- #1
bonildo
- 14
- 1
Whais is the effect of a multiplication by (-1)^n in the DTFT ??
In other words, what's is this transform : x(n)* (-1)^n ??
In other words, what's is this transform : x(n)* (-1)^n ??
The DTFT (Discrete-Time Fourier Transform) of x(n)*(-1)^n is a mathematical operation that transforms a discrete-time signal x(n) that is multiplied by the alternating sequence (-1)^n into the frequency domain. This means that the resulting DTFT will show the frequency components present in the signal x(n) after it has been multiplied by (-1)^n.
The effect of multiplying a signal by (-1)^n is a phase inversion. This means that every other sample of the signal will be inverted or flipped in the opposite direction. For example, if the original signal had a positive amplitude, the sample after multiplication will have a negative amplitude.
The DTFT of x(n)*(-1)^n and the DTFT of x(n) will have the same frequency components, but the phase of each component will be inverted in the DTFT of x(n)*(-1)^n. This is due to the phase inversion caused by multiplying the signal by (-1)^n.

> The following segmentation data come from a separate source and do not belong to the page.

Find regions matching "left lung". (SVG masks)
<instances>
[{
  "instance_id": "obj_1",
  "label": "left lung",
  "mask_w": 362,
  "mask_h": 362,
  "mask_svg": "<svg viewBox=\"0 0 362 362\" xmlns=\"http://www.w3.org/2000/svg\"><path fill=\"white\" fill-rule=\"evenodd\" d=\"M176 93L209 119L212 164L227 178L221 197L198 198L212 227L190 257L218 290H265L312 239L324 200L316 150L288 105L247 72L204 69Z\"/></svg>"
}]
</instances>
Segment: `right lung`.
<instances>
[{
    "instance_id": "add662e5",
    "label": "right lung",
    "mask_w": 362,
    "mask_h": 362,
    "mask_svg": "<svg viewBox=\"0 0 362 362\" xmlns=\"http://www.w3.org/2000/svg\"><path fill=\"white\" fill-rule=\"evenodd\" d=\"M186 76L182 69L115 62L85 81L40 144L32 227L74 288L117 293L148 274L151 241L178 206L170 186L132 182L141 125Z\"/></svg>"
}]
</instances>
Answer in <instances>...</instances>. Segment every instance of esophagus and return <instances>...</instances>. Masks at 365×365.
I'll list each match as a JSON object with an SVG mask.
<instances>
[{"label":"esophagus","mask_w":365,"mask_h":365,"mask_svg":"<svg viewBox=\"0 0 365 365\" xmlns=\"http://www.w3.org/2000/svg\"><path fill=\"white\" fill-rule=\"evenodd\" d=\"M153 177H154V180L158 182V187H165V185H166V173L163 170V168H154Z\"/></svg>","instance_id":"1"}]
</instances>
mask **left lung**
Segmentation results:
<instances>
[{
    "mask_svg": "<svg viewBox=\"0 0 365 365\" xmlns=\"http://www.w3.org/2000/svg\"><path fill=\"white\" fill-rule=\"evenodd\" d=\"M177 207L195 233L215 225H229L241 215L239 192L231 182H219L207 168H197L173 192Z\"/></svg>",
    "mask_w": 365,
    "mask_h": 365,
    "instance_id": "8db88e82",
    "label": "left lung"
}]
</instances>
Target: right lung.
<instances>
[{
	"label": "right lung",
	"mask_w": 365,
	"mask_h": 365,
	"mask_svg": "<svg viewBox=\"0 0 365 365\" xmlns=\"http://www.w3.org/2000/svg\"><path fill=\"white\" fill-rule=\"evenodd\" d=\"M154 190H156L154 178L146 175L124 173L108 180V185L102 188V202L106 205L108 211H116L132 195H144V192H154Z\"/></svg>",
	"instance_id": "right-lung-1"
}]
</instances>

Yes, the DTFT of x(n)*(-1)^n can be used to analyze signals in the frequency domain. It can be used to identify the frequency components present in the signal after it has been multiplied by (-1)^n. This can be useful in applications such as signal processing and filtering.
Yes, the DTFT of x(n)*(-1)^n is reversible. This means that the original signal x(n) can be recovered by performing an inverse DTFT on the DTFT of x(n)*(-1)^n. However, the recovered signal will have a phase inversion compared to the original signal due to the multiplication by (-1)^n.